## DATA
######

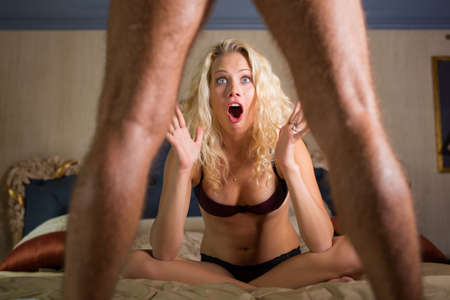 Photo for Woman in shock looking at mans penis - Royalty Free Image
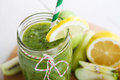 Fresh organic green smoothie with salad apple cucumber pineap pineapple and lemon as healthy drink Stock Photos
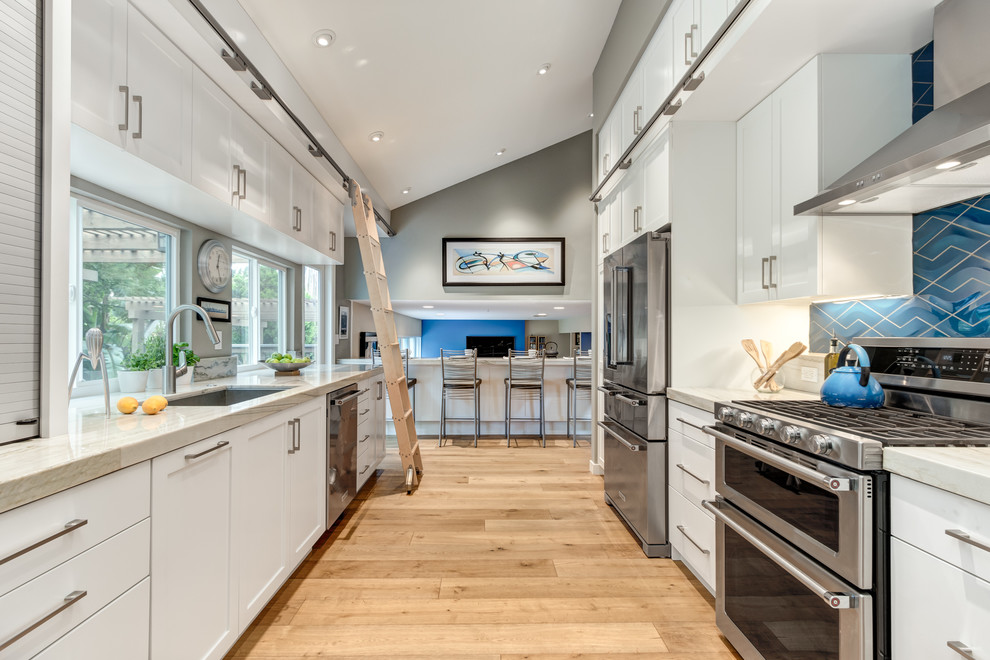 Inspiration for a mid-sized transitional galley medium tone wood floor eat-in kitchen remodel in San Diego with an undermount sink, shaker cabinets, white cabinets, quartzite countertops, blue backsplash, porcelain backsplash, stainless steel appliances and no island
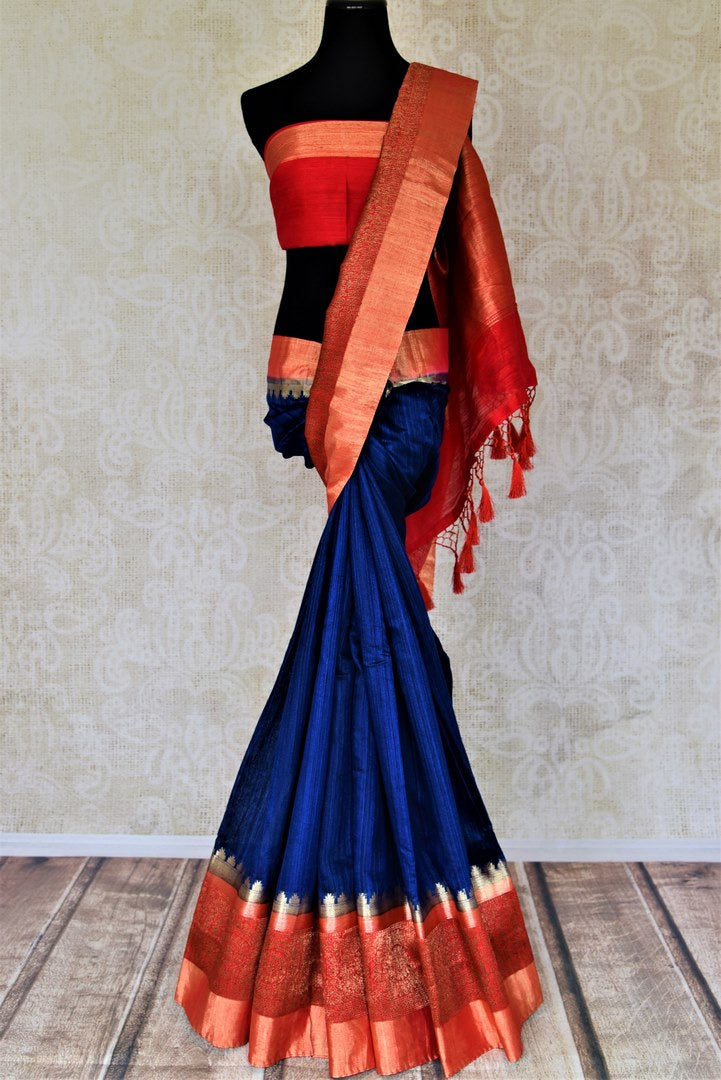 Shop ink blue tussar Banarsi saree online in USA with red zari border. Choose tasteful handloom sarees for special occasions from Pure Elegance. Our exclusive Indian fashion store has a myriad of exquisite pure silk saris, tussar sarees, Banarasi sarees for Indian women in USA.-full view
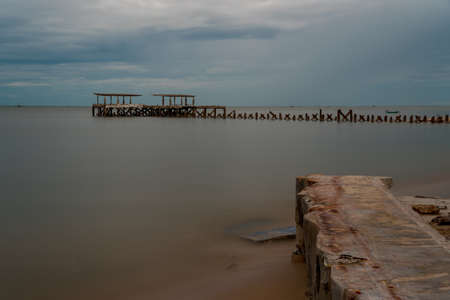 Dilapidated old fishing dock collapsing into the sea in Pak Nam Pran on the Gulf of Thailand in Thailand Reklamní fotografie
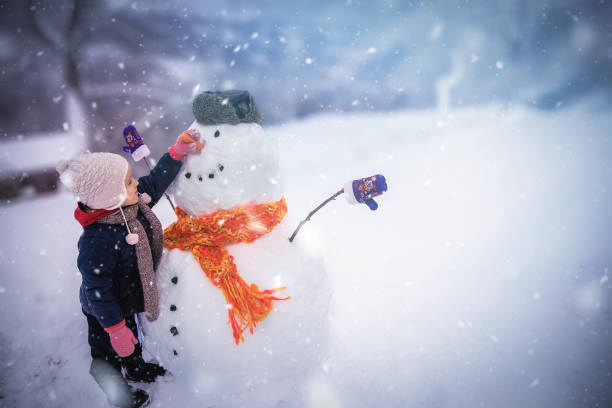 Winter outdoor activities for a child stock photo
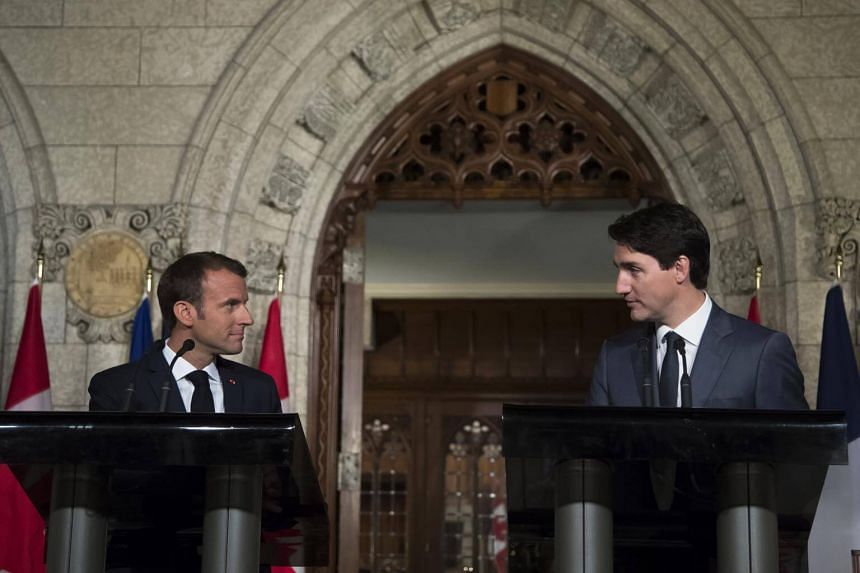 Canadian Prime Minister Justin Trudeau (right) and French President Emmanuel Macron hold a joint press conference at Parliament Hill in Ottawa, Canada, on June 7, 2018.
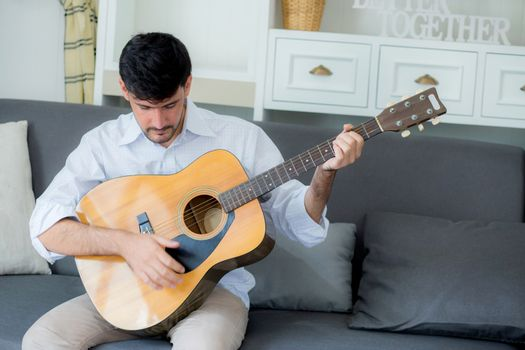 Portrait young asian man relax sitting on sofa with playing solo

######

Your output should be the lines from the one with "Winter outdoor activities" through the end of the listing, copied exactly and with the pictures left out.

## WRITTEN RESPONSE
 Winter outdoor activities for a child stock photo
 Canadian Prime Minister Justin Trudeau (right) and French President Emmanuel Macron hold a joint press conference at Parliament Hill in Ottawa, Canada, on June 7, 2018.
 Portrait young asian man relax sitting on sofa with playing solo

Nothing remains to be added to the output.